:: 本文抜粋 ::

概要
MATLABにはAppDesignerという簡単にGUIアプリを作れる優れた機能がある.
今回はAppDesignerを使って,マウスでオブジェクトを動かすプログラムを紹介する.
- その1:四角形のpatchオブジェクトを動かすプログラム ← この記事
- その2:上記を発展させて3点からなる三角形の内接円を描画するプログラム
参考記事
App Designer で作成した GUI において,マウスの操作でグラフィックスオブジェクトを動かすことはできますか?
【MATLAB/AppDesigner】波形をマウスドラッグで範囲選択する
【MATLAB】カーソルを追いかけるプロットの作り方
MATLABでお絵描きツールを作ってみた (マウス操作イベントに応じたプログラム例)
AppDesigner の設定
AppDesigner自体の説明は公式ドキュメンテーションや以下が参考になる.
MATLABで簡単にGUIを作ろう!
今回は四角形を動かすだけなので,座標軸を1つ配置するだけでOK.

:: 課題 ::
a. 本文抜粋の「- その1:四角形のpatchオブジェクトを動かすプログラム ←」で始まり「ベントに応じたプログラム例)」で終わる部分を、そのまま打ち直すこと。
b. 本文抜粋の見出し「参考記事」の下に並んでいる記事タイトルを、すべて書き出すこと。

:: 入力データ ::

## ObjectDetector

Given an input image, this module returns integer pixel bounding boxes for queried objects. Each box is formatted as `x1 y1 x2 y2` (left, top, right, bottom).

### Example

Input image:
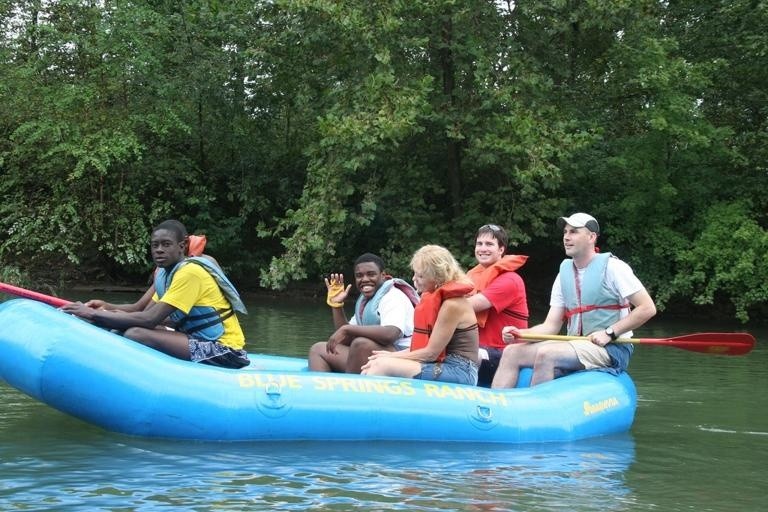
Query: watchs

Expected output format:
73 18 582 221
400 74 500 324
604 325 618 341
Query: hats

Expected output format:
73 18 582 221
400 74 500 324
557 212 600 236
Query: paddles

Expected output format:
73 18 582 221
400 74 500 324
507 333 754 354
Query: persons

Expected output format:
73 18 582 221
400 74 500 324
61 219 251 369
307 252 421 374
360 243 480 385
414 223 530 386
490 212 657 390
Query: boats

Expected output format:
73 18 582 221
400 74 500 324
0 297 638 446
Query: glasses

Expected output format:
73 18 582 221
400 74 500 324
479 225 501 232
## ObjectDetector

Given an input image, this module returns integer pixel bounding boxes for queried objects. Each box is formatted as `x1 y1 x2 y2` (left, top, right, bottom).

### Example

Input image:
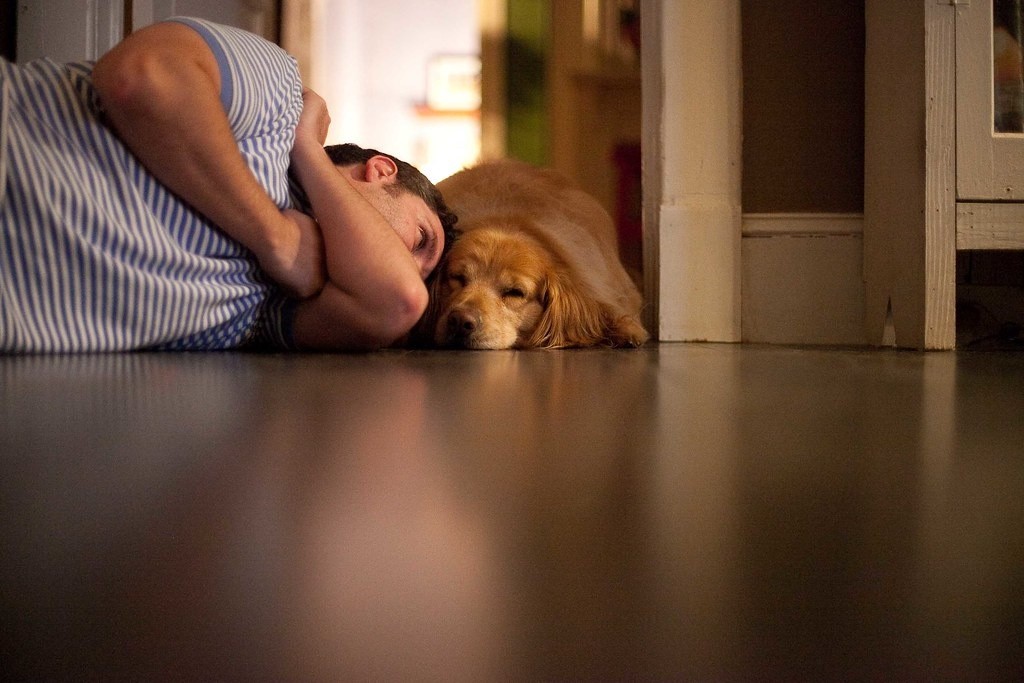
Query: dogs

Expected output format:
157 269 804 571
432 160 649 352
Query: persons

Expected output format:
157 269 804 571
0 13 465 359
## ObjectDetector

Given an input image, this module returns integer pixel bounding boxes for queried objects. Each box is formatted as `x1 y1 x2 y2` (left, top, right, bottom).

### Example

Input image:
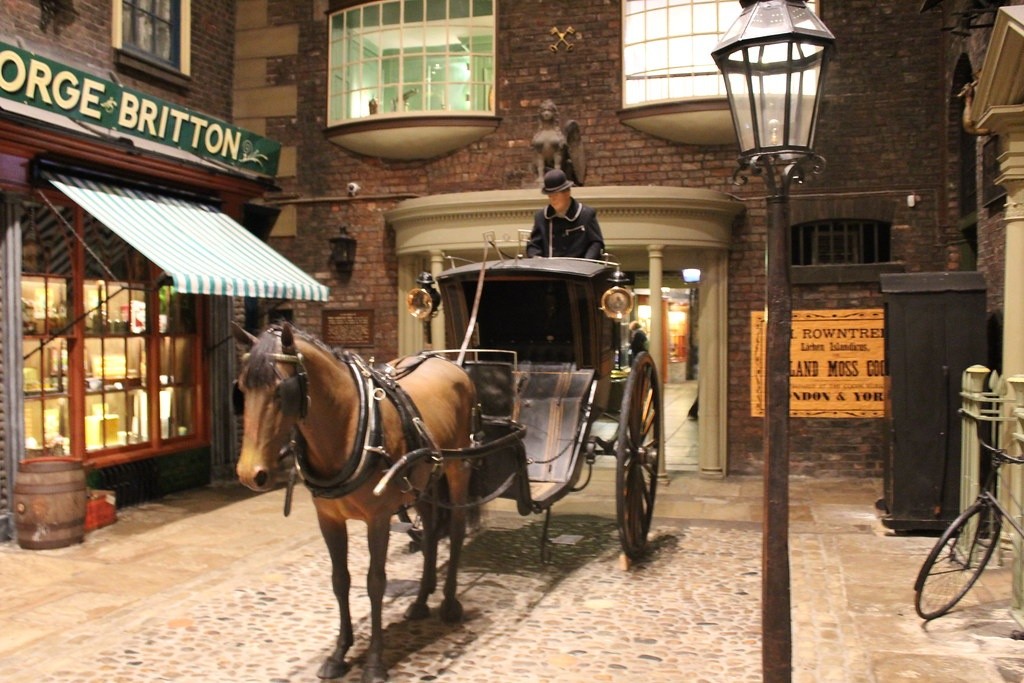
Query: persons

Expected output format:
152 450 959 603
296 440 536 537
628 321 646 356
532 99 567 162
689 397 698 419
527 170 605 259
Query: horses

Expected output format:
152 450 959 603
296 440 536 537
228 319 479 682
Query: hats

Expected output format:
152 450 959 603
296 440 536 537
541 169 574 194
629 321 640 329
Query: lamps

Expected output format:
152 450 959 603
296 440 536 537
327 226 357 265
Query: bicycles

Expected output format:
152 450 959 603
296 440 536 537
913 438 1024 621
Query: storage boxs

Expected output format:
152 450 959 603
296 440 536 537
84 488 118 533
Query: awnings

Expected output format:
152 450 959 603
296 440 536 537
36 170 330 302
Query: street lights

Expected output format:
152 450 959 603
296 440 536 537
710 1 838 683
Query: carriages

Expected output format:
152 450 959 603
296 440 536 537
229 228 666 682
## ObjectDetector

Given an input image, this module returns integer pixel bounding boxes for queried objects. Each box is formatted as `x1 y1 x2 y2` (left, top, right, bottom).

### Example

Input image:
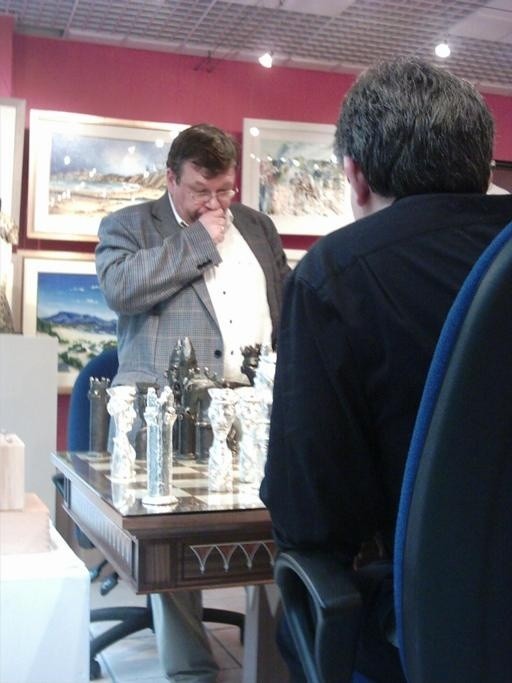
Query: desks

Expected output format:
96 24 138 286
52 449 292 683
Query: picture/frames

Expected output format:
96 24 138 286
1 250 23 333
25 108 193 244
1 93 26 249
238 116 354 237
280 247 309 272
23 245 118 398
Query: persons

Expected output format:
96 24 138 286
93 125 292 682
260 55 512 682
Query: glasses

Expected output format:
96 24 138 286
178 182 238 203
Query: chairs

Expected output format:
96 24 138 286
53 341 243 683
244 217 509 683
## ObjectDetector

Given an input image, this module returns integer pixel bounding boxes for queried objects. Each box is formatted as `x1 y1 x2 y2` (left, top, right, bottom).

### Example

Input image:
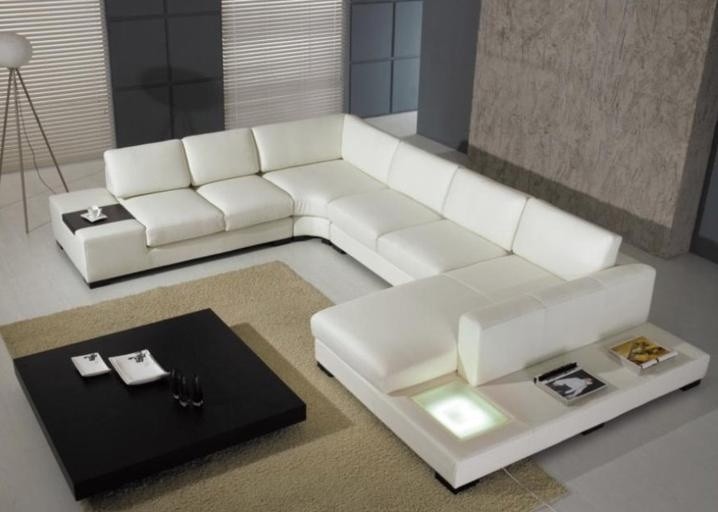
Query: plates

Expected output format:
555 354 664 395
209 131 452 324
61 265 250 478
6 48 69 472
108 349 169 386
80 212 108 222
71 352 112 377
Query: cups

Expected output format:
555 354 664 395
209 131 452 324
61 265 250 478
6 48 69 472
87 206 103 218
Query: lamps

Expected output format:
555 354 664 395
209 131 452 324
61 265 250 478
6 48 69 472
0 32 70 235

:: 解答 ::
a.
- その1:四角形のpatchオブジェクトを動かすプログラム ← この記事
- その2:上記を発展させて3点からなる三角形の内接円を描画するプログラム
参考記事
App Designer で作成した GUI において,マウスの操作でグラフィックスオブジェクトを動かすことはできますか?
【MATLAB/AppDesigner】波形をマウスドラッグで範囲選択する
【MATLAB】カーソルを追いかけるプロットの作り方
MATLABでお絵描きツールを作ってみた (マウス操作イベントに応じたプログラム例)

b.
- App Designer で作成した GUI において,マウスの操作でグラフィックスオブジェクトを動かすことはできますか?
- 【MATLAB/AppDesigner】波形をマウスドラッグで範囲選択する
- 【MATLAB】カーソルを追いかけるプロットの作り方
- MATLABでお絵描きツールを作ってみた (マウス操作イベントに応じたプログラム例)